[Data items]
______

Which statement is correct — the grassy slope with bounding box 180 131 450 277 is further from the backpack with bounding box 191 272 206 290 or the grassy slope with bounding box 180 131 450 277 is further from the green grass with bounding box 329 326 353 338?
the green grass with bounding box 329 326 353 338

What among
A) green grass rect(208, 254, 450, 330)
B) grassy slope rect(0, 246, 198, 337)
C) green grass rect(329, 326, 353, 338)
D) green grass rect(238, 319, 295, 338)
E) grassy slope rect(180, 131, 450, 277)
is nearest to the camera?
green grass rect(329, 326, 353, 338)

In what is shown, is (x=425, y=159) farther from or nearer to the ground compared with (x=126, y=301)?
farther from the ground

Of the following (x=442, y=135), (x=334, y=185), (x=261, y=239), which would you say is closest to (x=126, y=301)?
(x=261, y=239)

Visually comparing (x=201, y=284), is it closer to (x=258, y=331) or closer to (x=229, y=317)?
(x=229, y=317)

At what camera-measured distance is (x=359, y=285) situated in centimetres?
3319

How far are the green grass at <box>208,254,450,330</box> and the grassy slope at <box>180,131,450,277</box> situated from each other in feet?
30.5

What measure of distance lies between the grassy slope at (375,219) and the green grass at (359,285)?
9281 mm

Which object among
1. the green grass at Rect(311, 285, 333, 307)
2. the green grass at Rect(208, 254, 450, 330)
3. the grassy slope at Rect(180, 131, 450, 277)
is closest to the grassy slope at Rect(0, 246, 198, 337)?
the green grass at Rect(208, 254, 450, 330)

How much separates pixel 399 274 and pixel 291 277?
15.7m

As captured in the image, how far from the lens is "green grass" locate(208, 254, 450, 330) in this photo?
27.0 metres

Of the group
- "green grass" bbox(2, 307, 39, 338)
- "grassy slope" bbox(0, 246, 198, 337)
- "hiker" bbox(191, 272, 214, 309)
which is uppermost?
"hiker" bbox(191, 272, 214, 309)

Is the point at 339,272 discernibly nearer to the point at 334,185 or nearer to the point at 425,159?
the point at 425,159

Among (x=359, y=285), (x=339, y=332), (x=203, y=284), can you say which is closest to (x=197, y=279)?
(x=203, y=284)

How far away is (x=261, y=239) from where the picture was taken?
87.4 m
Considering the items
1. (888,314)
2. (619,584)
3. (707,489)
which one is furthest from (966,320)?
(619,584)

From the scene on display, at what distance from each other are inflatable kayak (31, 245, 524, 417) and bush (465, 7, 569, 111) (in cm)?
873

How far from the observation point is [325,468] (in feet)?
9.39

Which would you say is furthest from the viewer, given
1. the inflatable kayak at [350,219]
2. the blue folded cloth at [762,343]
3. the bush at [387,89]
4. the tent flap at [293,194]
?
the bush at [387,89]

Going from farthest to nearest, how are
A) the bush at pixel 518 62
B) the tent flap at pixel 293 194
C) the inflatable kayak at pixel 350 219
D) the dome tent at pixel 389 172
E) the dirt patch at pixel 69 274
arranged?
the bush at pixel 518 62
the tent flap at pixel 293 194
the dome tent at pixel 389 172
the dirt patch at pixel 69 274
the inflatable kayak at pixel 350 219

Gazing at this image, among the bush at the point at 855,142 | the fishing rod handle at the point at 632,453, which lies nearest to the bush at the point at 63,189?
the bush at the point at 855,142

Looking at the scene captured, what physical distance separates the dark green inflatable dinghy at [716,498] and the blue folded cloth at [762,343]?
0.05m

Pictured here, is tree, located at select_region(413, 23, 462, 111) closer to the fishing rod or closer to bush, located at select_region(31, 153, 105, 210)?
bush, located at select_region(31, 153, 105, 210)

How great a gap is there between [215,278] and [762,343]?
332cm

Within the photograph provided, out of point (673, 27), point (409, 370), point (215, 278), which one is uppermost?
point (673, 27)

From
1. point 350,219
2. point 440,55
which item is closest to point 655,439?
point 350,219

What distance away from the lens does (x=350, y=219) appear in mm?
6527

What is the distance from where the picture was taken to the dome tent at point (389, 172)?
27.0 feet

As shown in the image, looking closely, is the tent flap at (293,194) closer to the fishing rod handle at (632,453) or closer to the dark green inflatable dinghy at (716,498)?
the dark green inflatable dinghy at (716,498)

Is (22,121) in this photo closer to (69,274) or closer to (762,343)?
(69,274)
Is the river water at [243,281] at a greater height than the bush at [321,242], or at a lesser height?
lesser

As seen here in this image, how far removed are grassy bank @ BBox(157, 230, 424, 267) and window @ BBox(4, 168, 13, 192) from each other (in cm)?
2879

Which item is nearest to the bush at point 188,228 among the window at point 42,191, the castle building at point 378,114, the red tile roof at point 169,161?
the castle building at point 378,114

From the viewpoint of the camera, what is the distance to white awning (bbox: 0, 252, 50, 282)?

______

AIM >> Put every line of the records from the one containing "What distance away" through the last line of the records, both ends included, into a Markdown table with the columns Row and Line. Leave out blank lines.

OUTPUT FOR THIS TASK >>
| Row | Line |
|---|---|
| 1 | What distance away from the lens does (x=350, y=219) appear in mm? |
| 2 | 6527 |
| 3 | What is the distance from where the picture was taken to the dome tent at point (389, 172)? |
| 4 | 27.0 feet |
| 5 | As shown in the image, looking closely, is the tent flap at (293,194) closer to the fishing rod handle at (632,453) or closer to the dark green inflatable dinghy at (716,498)? |
| 6 | the dark green inflatable dinghy at (716,498) |
| 7 | Is (22,121) in this photo closer to (69,274) or closer to (762,343)? |
| 8 | (69,274) |
| 9 | Is the river water at [243,281] at a greater height than the bush at [321,242], or at a lesser height? |
| 10 | lesser |
| 11 | As seen here in this image, how far removed are grassy bank @ BBox(157, 230, 424, 267) and window @ BBox(4, 168, 13, 192) from each other (in cm)? |
| 12 | 2879 |
| 13 | Which item is nearest to the bush at point 188,228 among the window at point 42,191, the castle building at point 378,114, the red tile roof at point 169,161? |
| 14 | the castle building at point 378,114 |
| 15 | From the viewpoint of the camera, what is the distance to white awning (bbox: 0, 252, 50, 282)? |